Aileler öğrenci olmayı sevdirmeli
Çocuklar kural ve sınırları sevmese de, mutluluğu için, öncelikle aile ortamında kendisine kural ve sınır koyulmasına ihtiyacı var. Okula gitmesi gerekirken gitmediği günlerde, okuldayken yapamadığı ne var ise, evde de yapmasına izin vermeyin. TV seyrettirmeyin, video oyunları vs oynatmayın, onun yaşıtlarının hepsinin şuan neler yaptığını söyleyin çünkü bu yaş çocuklarının bu saatteki sorumluluğunun bunlar olduğunu güzelce anlatın.

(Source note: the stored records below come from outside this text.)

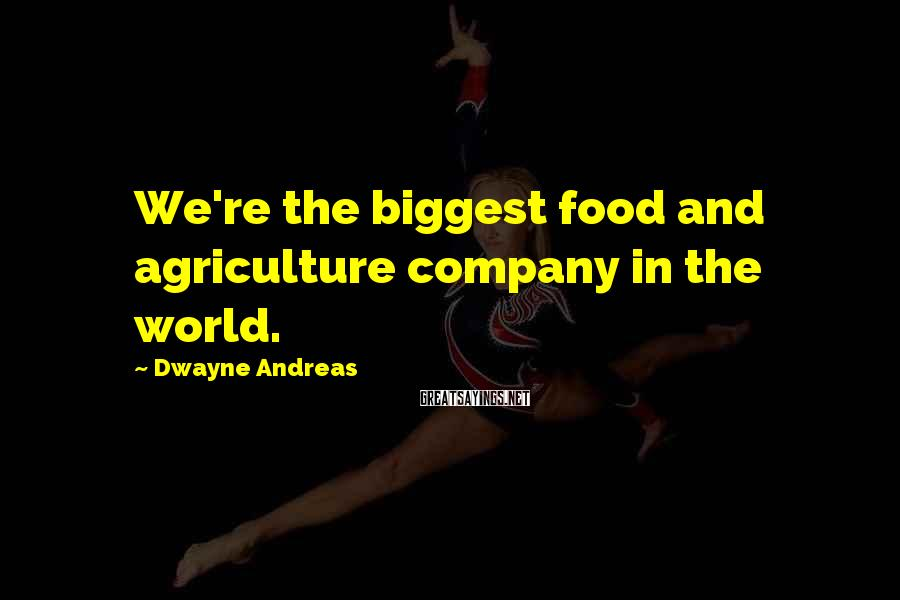 Dwayne Andreas Sayings: We're the biggest food and agriculture company in the world.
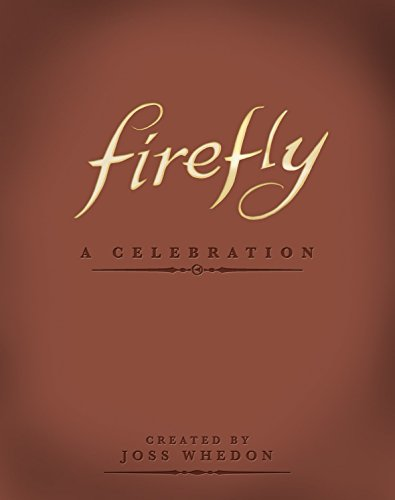 Download Firefly: A Celebration (Anniversary Edition) 1781161682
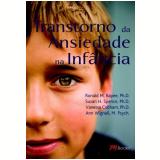 Transtorno da Ansiedade na Infância - Ronald M. Rapee, Susan H. Spence, Vanessa Cobham ...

Evde kaygı yaratan her durum, okulda da kaygı yaratır. Evin içinde şiddet, ebeveyn çatışması, boşanma, yeni bir eve taşınma, eve kardeş gelmesi, hastalık, sevilen birinin ölümü gibi durumlar ve anne-babanın ilgisizliği çocuk üzerinde olumsuz etkilere neden olur ve okula gitme isteği azalır. Yeterince ilgili bir anne-baba olmaya özen gösterin.
Çocuklarınıza yaşamdaki en kolay ve en güzel rolün öğrenci olmak olduğunu ve sorumluluğu en az olan bu rolü başarıyla yapabileceğine dair ona güvendiğinizi, desteğe ihtiyaç duyduğunuzda hep yanında olduğunuzu ifade edin.
Okul ortamının cezbediciliği üzerine konuşun. En çok akranlarını görebileceği ve vakit geçirebileceği ortamın okul olduğu, internet ortamındaki sanal arkadaşlıklardansa, okul ortamındaki fiziksel olarak bir araya gelinen arkadaşlıklarda yakınlık kurmanın gerçekte iyi hissettirdiğini anlatın.
Çocuğunuzun öğretmeniyle düzenli iletişimde olun ve onu da okula gitmek istememe sürecine dahil edin. Öğretmeni çocukla sevgi ve güven bağı oluşturabilirse çocuk öğretmenini idealize edebilir ve okula gitme isteğini tetikleyebilir.
Okulda hobi edinmesine, sosyal aktivitelere dahil olmasına, okul kulüplerine girmesine teşvik edin.
En önemlisi, çocuğunuzda dikkat eksikliği ya da hiperaktivite bozukluğu var mı, öğrenme bozukluğu var mı, anksiyete ya da stres bozukluğu var mı yok mu, öğrenebilmek için çocukergen psikoloğuna gidin.
Ebeveynin çocuğa karşı tutumları çok önemli. Çocuğun hayatındaki otorite figürlerinin aynı tutum ve davranışta olması gerekiyor.